§ Work to be completed: Rewrite everything from the start of the records down to the line containing "pixel 191 83, pixel 133 117, pixel 280 171", replacing "guardrail post" with "fence post" and leaving all else unchanged. Return only those lines.

......

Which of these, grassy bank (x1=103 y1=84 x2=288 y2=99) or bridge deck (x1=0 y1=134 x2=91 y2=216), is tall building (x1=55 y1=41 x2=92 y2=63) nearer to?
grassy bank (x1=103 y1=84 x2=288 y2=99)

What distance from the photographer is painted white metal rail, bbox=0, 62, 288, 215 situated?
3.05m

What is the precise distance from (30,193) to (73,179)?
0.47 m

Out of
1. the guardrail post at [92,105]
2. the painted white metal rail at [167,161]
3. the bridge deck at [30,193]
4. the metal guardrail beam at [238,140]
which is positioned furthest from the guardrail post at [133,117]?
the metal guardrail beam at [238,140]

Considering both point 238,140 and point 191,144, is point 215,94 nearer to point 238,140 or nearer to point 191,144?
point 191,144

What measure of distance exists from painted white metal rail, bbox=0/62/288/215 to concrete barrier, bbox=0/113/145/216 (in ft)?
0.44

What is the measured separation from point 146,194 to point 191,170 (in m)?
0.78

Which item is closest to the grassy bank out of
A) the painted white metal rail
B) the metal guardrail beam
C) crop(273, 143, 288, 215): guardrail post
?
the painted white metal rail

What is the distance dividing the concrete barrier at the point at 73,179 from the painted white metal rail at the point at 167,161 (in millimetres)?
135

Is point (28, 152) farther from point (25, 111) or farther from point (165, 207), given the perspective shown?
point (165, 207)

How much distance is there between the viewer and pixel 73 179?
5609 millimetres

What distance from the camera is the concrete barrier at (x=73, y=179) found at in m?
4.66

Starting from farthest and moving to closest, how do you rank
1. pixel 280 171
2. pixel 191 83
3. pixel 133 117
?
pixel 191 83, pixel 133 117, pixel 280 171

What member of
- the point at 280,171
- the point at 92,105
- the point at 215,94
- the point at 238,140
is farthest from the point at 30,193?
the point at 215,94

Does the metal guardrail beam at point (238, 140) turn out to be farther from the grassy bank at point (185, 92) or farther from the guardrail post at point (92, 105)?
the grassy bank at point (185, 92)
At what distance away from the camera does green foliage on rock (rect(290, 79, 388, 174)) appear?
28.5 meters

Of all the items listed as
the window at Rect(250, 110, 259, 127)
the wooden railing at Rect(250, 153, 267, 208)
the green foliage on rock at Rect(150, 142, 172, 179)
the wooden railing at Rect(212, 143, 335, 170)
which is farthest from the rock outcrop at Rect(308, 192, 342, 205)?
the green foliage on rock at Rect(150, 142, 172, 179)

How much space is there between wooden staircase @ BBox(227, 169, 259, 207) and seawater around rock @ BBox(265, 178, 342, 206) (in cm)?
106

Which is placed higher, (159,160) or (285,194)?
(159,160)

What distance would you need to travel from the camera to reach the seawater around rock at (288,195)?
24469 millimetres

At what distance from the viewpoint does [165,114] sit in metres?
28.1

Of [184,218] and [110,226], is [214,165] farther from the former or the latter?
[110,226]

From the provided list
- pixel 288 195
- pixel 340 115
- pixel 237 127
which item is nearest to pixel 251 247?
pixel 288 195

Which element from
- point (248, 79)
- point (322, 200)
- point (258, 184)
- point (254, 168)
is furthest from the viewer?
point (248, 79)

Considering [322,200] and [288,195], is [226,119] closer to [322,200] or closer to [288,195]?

......

§ Result of the exercise:
Which of these, grassy bank (x1=103 y1=84 x2=288 y2=99) or bridge deck (x1=0 y1=134 x2=91 y2=216), is tall building (x1=55 y1=41 x2=92 y2=63) nearer to?
grassy bank (x1=103 y1=84 x2=288 y2=99)

What distance from the photographer is painted white metal rail, bbox=0, 62, 288, 215 situated?
3.05m

What is the precise distance from (30,193) to (73,179)?
0.47 m

Out of
1. the fence post at [92,105]
2. the painted white metal rail at [167,161]
3. the bridge deck at [30,193]
4. the metal guardrail beam at [238,140]
which is positioned furthest from the fence post at [133,117]?
the metal guardrail beam at [238,140]

Considering both point 238,140 and point 191,144, is point 215,94 nearer to point 238,140 or nearer to point 191,144?
point 191,144

What measure of distance exists from painted white metal rail, bbox=0/62/288/215 to concrete barrier, bbox=0/113/145/216 (in ft)?
0.44

What is the measured separation from point 146,194 to point 191,170 (in m)?
0.78

Which item is closest to the grassy bank out of
A) the painted white metal rail
B) the metal guardrail beam
C) crop(273, 143, 288, 215): fence post
?
the painted white metal rail

What is the distance dividing the concrete barrier at the point at 73,179 from the painted white metal rail at the point at 167,161 (in millimetres)?
135

Is point (28, 152) farther from point (25, 111) or farther from point (165, 207), given the perspective shown?
point (165, 207)

How much distance is there between the viewer and pixel 73 179?
5609 millimetres

What distance from the camera is the concrete barrier at (x=73, y=179) found at in m?
4.66

Starting from farthest and moving to closest, how do you rank
1. pixel 280 171
2. pixel 191 83
3. pixel 133 117
?
pixel 191 83, pixel 133 117, pixel 280 171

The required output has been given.